Wenn aber jedermann meint in den Club zu gehören, muss man auch
die schlichte Frage stellen, ob jeder selbstbewusste Egoträger
auch wirklich zur Führungsposition taugt? Das hieße doch, man
glaubt an Lenins Bonmot von der Köchin, die den Staat lenken
könnte. Dabei war nicht einmal Regine Hildebrandt dazu in der
Lage.
Der Glücksfall besteht eben darin, dass die Menschen nicht
gleich sind, erst aus dem Unterschied ergibt sich die
Produktivität.

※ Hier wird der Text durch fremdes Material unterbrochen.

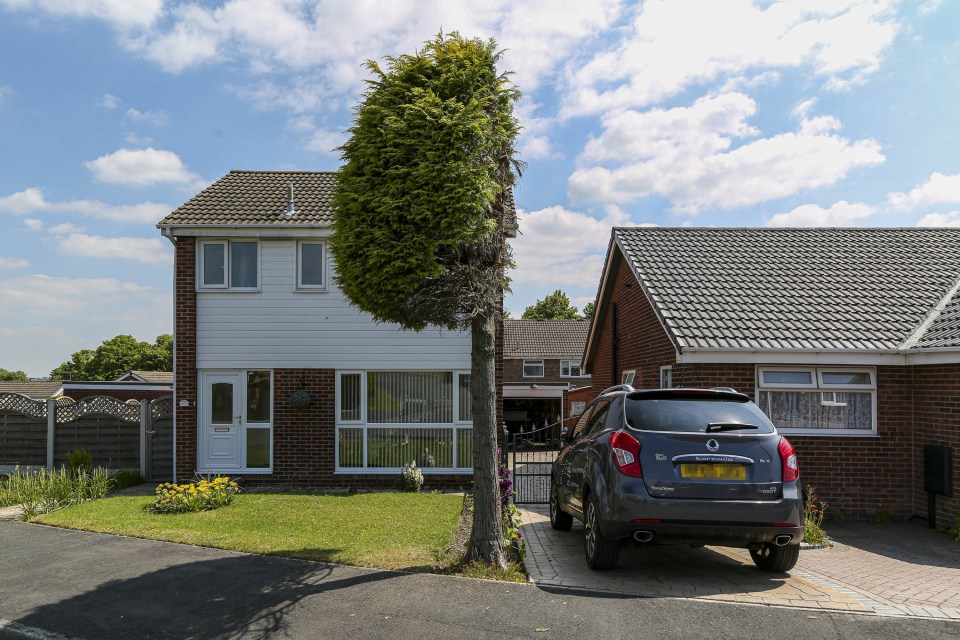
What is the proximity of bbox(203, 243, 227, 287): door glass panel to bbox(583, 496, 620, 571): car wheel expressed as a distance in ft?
29.5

Bildung ist nicht das Auffüllen eines anonymen
Gefäßes, sie verschafft dem Einzelnen nicht mehr und nicht
weniger als die Möglichkeit der Option für das, was seine
Fähigkeiten ihm zugestehen.
Die Chancengleichheit als soziale Frage zu betrachten, heißt
Begabung und Talent zu ignorieren. Ein Schulsystem für alle
garantiert zwar die Grundausbildung fördert aber auch die
Durchschnittlichkeit, den Mainstream, und blockiert die
Kreativität. Das Meiste an Kreativität wird durch die Diktatur
dieses Mainstreams verhindert. Das Fatale besteht darin, dass
die Bildungspolitik der Ideologie des Mainstreams folgt. Wer
wagt es heute noch etwas gegen die Mehrheit zu sagen?
Eine Gesellschaft kann die Gefangene ihrer Ideologien sein oder
die Nutznießerin ihrer Werte. Will man das Letztere, muss man
sich zunächst einmal zu seinen Werten bekennen. Wem es nur ums
Geld geht, dessen Beitrag zum Gemeinwesen und zum allgemeinen
Wohlergehen ist gleich Null, egal ob in der Elite oder in der
Masse, egal ob prominent oder anonym. Es kommt jeweils auf den
Spielraum an, den der Einzelne in dem Augenblick hat, in dem er
seine Begabung zum Ausdruck bringen will.
Das aber geht nur bei einem verbindlichen Arbeitsethos der
Gesamtgesellschaft. Wer auf Umverteilung setzt und auf sonst
nichts, wer die Tugenden missachtet, wird nicht weit kommen. Er
wird zwar immer ein Alibi parat haben. Der Gang der Welt aber
fragt nicht nach dem Alibi sondern nach der Tat.